• _Excerto do documento_
------------------------------------------------------------

Este artigo argumenta que a medida do Instituto Nacional das Comunicações de Moçambique (INCM) de estabelecer um preço mínimo demasiado elevado não está devidamente fundamentada e tem bases cientificamente questionáveis, sendo falaciosa a ideia de que ele visa “salvar a indústria de telecomunicações; uma vez os problemas actuais da indústria resultarem do baixo nível de intervenção do INCM contra os operadores com práticas de gestão danosas”. Esta medida, sob todos pontos de vista, é estranha e visa “sacar” dos consumidores, gerando benefícios financeiros ao próprio INCM e para as companhias de telecomunicações.
O Instituto Nacional das Comunicações de Moçambique (INCM) acaba de introduzir, através da Resolução n.º 1_BR/CA/INCM/2024, novas medidas que determinam preços mínimos a serem praticados pelos Operadores de Telefonia Móvel (Mcel, Vodacom e Movitel). Trata-se de medidas que vêm elevar ainda mais os custos dos serviços de chamadas, SMS e dados móveis em Moçambique, contra os actuais que já eram considerados elevados.
O INCM introduz estas medidas no âmbito dos seus poderes regulatórios da actividades de telecomunicações em Moçambique atribuídos pelo Decreto fundador (n.o 39/2021) e reforçados pela revisão feita pelo Conselho de Ministros, através do Decreto n.o 62/2019, que se lhe oferecem poderes de determinar preços mínimos de telecomunicações. Através da Resolução n.º 1_BR/CA/INCM/2024 de 19 de Fevereiro, o INCM estabelece os seguintes novos preços mínimos de telecomunicações em Moçambique:
Com a introdução da Resolução n.º 1_BR/CA/INCM/2024 de 19 de Fevereiro, automaticamente, o INCM revoga a Resolução n.º13/CA/INCM/2021, de 29 de Julho, sob a qual determinava as anteriores tarifas de tráfego que estiveram em vigor entre 2021 e 2024, conforme a tabela abaixo:
Mesmo que a resolução anterior nº 13/CA/INCM/2021 não fosse específica e detalhada sob ponto de vista do tipo de serviços regulados, igual ao que se fez actualmente com a Resolução n.º 1_BR/CA/INCM/2024; a tabela anterior mostra que o INCM, em 2021, tinha feito previsões de que o custo da chamada teria uma tendência decrescente e em 2024 estaria a ser 0,12 por minuto.
Ora, com o novo decreto o custo da tarifa passa a 0,72 dentro da mesma rede ou 0,96 de uma rede para outra. E, logo à partida, três questões prévias: i) O que teria acontecido para que tal não se efectivasse? ii) As previsões do INCM não foram feitas numa base de econometria fiável, tendo em conta diversos factores do mercado? Sendo verdade que tal foi feito com base em análises cientificamente ou tecnicamente válidas, o que teria acontecido passados três anos para que acontecesse uma subida drástica e superior aos custos operados em 2021?

------------------------------------------------------------

• _Instruções_
- A) Indique se cada afirmação concorda com o artigo sobre os preços mínimos do INCM, respondendo sim ou não e citando as palavras do artigo que o decidem: (i) A Resolução n.º 1_BR/CA/INCM/2024 é de 19 de Fevereiro. (ii) Em 2021, o INCM previu que o custo da chamada subiria até 2024. (iii) Com a nova medida, a chamada de uma rede para outra custa 0,72.
- B) Segundo o artigo sobre os preços mínimos do INCM, que resolução fica revogada com a introdução da Resolução n.º 1_BR/CA/INCM/2024?
- C) Enumere todas as resoluções e todos os decretos citados no artigo sobre os preços mínimos do INCM.

• _Dados registados_

------------------------------------------------------------

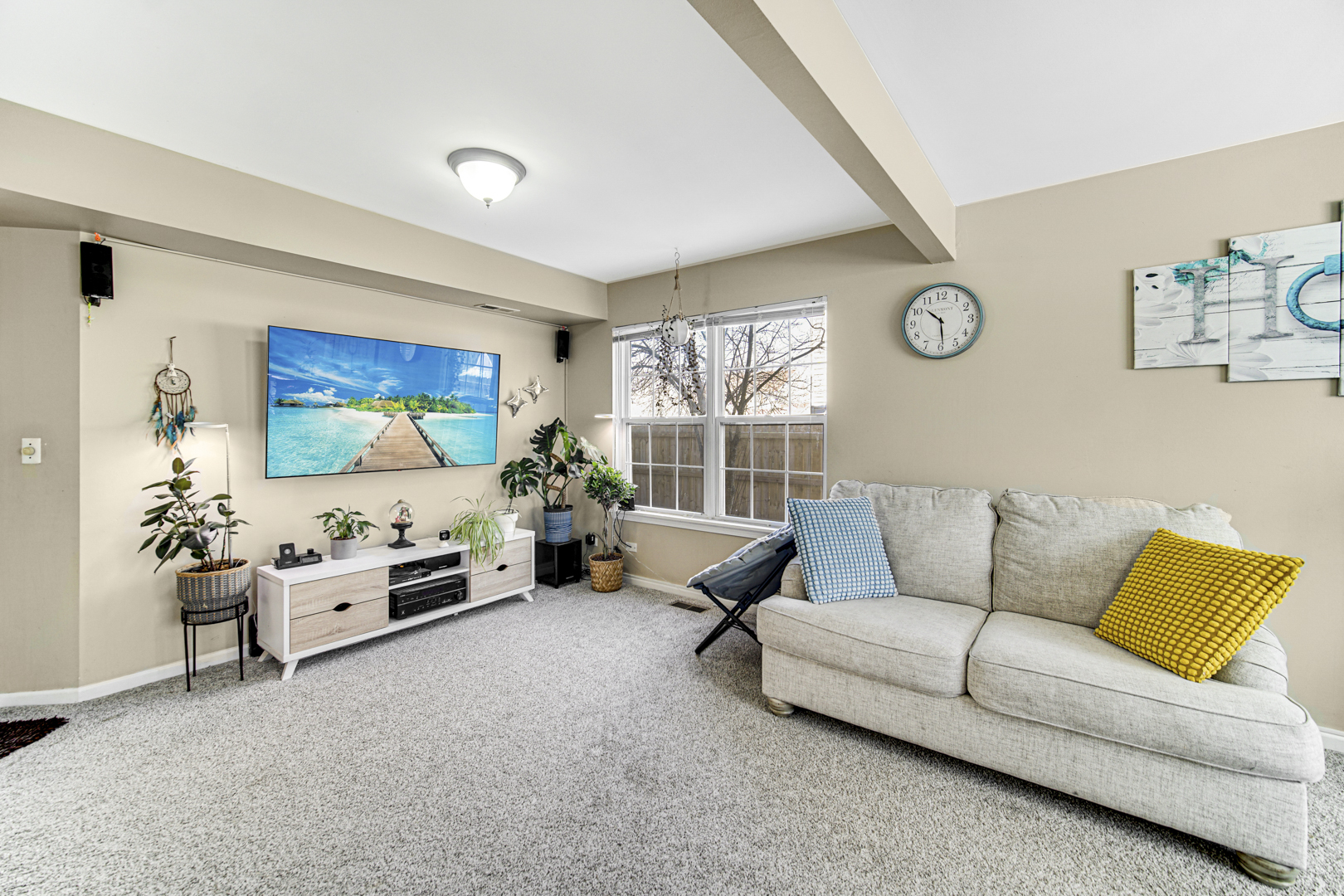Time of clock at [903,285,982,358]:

------------------------------------------------------------

• _Respostas do exercício_
- A)
(i) Sim: "Através da Resolução n.º 1_BR/CA/INCM/2024 de 19 de Fevereiro"
(ii) Não: "o custo da chamada teria uma tendência decrescente e em 2024 estaria a ser 0,12 por minuto"
(iii) Não: "0,72 dentro da mesma rede ou 0,96 de uma rede para outra"

- B) A Resolução n.º13/CA/INCM/2021, de 29 de Julho.

- C)
- Resolução n.º 1_BR/CA/INCM/2024
- Decreto n.o 39/2021
- Decreto n.o 62/2019
- Resolução n.º13/CA/INCM/2021